教師のどうでもいい雑談話。今日は、「自分が経験した旅行先での失敗談」という誰も聞きたくない話を、授業の合間合間に語り出す。


うざったいな。そう強く思う。


授業が面倒臭くなり、ノートを綴る手を止めて、朝の出来事を思い出す。


脳裏に焼きついた、竜華の横顔——それを思い出したとき、ある映像が視界に現れた。





ここは……。


見たことがない光景の中を旅をしているかのような感覚だった。だが、映像を俯瞰で見下ろす幽体離脱みたいな状況だった。


見えるのは居酒屋。サラリーマンやOL、大学生などが、酒を片手に談笑している。


その中に二人、俺のよく知る人物がいた。


一人目は竜華だ。カッターシャツとスーツのパンツ姿という服装。顔もかなり大人っぽいし、酒を煽っているので……もしかすると社会人かもしれない。
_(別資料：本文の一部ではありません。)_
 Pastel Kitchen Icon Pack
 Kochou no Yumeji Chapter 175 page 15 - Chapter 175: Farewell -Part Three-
二人目は——俺だ。気怠げな表情で竜華の雑談に付き合っている。カッターシャツに青のネクタイ。焼き鳥を口に入れながらビールを飲んでいる。竜華と同様、社会人なのだろう。


竜華と俺の会話の内容が聞こえる。


「今度のデート、場所どこにしますか先輩?」


「そうねー。無難に浅草とか?」


「無難すぎませんか?」


「じゃあ神奈川とか行く?」


「いや……夜桜を見に行きませんか」


「いいかもね……夜桜」


そんな会話を楽しそうにしていた。





「おい、起きろよ。安東」


教師の声で目覚める。俺は机に突っ伏して寝ていたようだ。


……夢だったのか。


でもあの臨場感……あれが明晰夢というやつか。

たしか明晰夢って睡眠中に自分が夢を見ていると自覚しているもの……だったはずだ。人生初の体験に驚いた。
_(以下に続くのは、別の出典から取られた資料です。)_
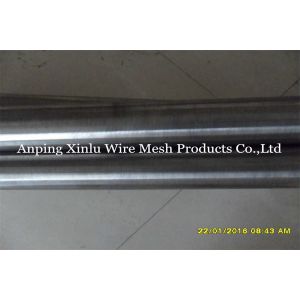 Ion Exchange Resin Trap Strainer Wedge Wire Candle Filter DN45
そして俺は後悔した。その理由は眠っていたせいで三限の授業が終了してしまっていたからである。

——ここの問題……テストに出る確率結構高いんだけどな……。


テストの点数は絶対に学年上位十位以内でないといけない。そのわけは将来、国家公務員になりたいと考えているからだ。一流大学に行くために勉学を励まなければならない。いい大学には高い学力が絶対条件である。


「そんなんじゃ一流は無理だぞ。いいとこ二流だな」

他の生徒が大きく笑った。

人のことを馬鹿にして楽しいのか。奴らは面白ければなんでもいいのか。その場の空気に合わせて楽しいのか。

歯を食いしばって湧き上がる怒りをぐっと堪える。



全ての授業が終わったので俺は鞄に荷物を詰め、帰る準備をしていた。


「なぁ、凛。少し話いいか?」


声をかけてきたのは坂上だった。深刻そうな表情をしている。


「いや、無理だ。帰って今日の復習をやらないとさ。ほら授業中眠ったからさ……一流大学目指してんのに居眠りとかありえないだろ?  だから帰って勉強しないとさ」


言い終えると坂上は俺の手首を持って引っ張った。


「いいから来い」


教室を出て廊下の人垣を避ける。坂上は俺を


屋上へ連れていくために階段を登った。


「ちょっ。いつまで手首掴んでんだよ!」


坂上は扉を開けると新鮮な空気が顔面に触れた。


ようやく手首を解放した。俺はきつく坂上を

睨む。


「見ろよ、あれ」


坂上が指をさした方向をなぞるように見る

と、桜の大樹がなぜか屋上に現れていた。


綺麗な桃色の花。タイルの上にはツタが這っている。


不思議な現象に俺は息を呑んだ。


「これを見つけたのは恵美だ。屋上に飯を食べに行くときに見つけたんだとさ。そのとき一緒にいた友人には見えていなかったらしい」


「ほんとかよ」


「これが嘘に見えるか?」

俺は目を何度も擦るが、桜が消えることはなかった。